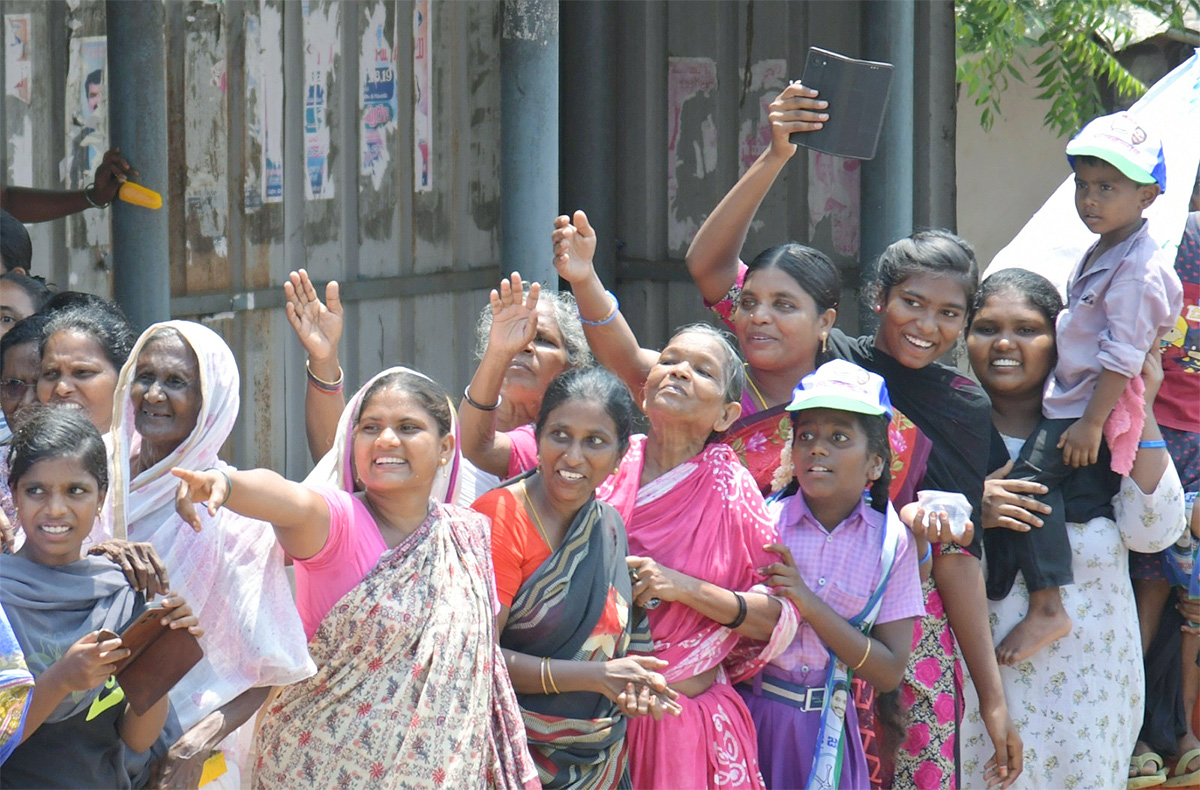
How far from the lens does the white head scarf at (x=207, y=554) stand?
293 cm

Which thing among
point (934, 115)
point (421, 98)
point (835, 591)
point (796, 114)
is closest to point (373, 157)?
point (421, 98)

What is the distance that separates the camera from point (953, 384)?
11.8 ft

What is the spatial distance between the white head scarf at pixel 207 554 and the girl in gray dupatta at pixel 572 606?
470 mm

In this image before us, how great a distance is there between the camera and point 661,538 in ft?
10.7

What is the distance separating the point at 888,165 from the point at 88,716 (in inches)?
158

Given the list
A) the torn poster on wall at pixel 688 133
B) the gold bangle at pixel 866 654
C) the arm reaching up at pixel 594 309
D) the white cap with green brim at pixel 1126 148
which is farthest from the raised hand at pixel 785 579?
the torn poster on wall at pixel 688 133

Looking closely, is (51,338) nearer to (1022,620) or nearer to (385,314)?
(1022,620)

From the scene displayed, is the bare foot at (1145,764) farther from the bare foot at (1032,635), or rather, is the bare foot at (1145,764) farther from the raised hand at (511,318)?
the raised hand at (511,318)

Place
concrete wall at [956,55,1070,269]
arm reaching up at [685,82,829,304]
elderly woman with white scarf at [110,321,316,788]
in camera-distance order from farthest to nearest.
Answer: concrete wall at [956,55,1070,269], arm reaching up at [685,82,829,304], elderly woman with white scarf at [110,321,316,788]

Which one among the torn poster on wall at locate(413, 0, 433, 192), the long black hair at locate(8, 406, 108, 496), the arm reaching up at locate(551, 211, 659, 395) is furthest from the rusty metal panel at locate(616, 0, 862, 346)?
the long black hair at locate(8, 406, 108, 496)

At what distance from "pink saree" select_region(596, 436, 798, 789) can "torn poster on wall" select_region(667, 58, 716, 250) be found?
4.75 meters

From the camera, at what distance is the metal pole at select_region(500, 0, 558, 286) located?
4426 mm

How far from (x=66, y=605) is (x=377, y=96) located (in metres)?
4.68

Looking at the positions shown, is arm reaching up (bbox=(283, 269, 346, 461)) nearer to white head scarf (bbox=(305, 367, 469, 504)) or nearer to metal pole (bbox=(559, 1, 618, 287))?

Short exercise
Take the records above and transcribe them exactly, dropping every picture.

Output for this exercise
How far from the lens does the white head scarf at (x=207, y=554) stand?
293 cm

Which thing among
point (934, 115)
point (421, 98)
point (835, 591)
point (796, 114)
is closest to point (373, 157)?
point (421, 98)

What is the distance that separates the camera from point (953, 384)?
11.8 ft

What is the spatial distance between the white head scarf at pixel 207 554 and the girl in gray dupatta at pixel 572 606?
470 mm

In this image before us, how great a distance is there between the camera and point 661,538 in ft?
10.7

What is the distance separating the point at 888,165 from the point at 88,716 (in inches)?
158

Given the list
A) the torn poster on wall at pixel 688 133
B) the gold bangle at pixel 866 654
C) the arm reaching up at pixel 594 309
D) the white cap with green brim at pixel 1126 148
which is farthest from the raised hand at pixel 785 579?
the torn poster on wall at pixel 688 133

Looking closely, is (51,338) nearer to (1022,620) or nearer to (385,314)?
(1022,620)

From the scene displayed, is the bare foot at (1145,764) farther from the bare foot at (1032,635), or rather, is the bare foot at (1145,764) farther from the raised hand at (511,318)?
the raised hand at (511,318)

Place
concrete wall at [956,55,1070,269]
arm reaching up at [685,82,829,304]
elderly woman with white scarf at [110,321,316,788]
in camera-distance order from farthest to nearest.
Answer: concrete wall at [956,55,1070,269], arm reaching up at [685,82,829,304], elderly woman with white scarf at [110,321,316,788]

Which one among the torn poster on wall at locate(413, 0, 433, 192), the long black hair at locate(8, 406, 108, 496), the arm reaching up at locate(551, 211, 659, 395) is furthest from the rusty metal panel at locate(616, 0, 862, 346)?
the long black hair at locate(8, 406, 108, 496)

At what distance from "pink saree" select_region(596, 436, 798, 789) can "torn poster on wall" select_region(667, 58, 716, 250) be found?
4.75 meters

From the camera, at what distance is the metal pole at select_region(500, 0, 558, 286) located?
4426 mm

How far from (x=66, y=605) is (x=377, y=96) located (in metres)?
4.68

Looking at the positions shown, is arm reaching up (bbox=(283, 269, 346, 461)) nearer to white head scarf (bbox=(305, 367, 469, 504)) or nearer to metal pole (bbox=(559, 1, 618, 287))?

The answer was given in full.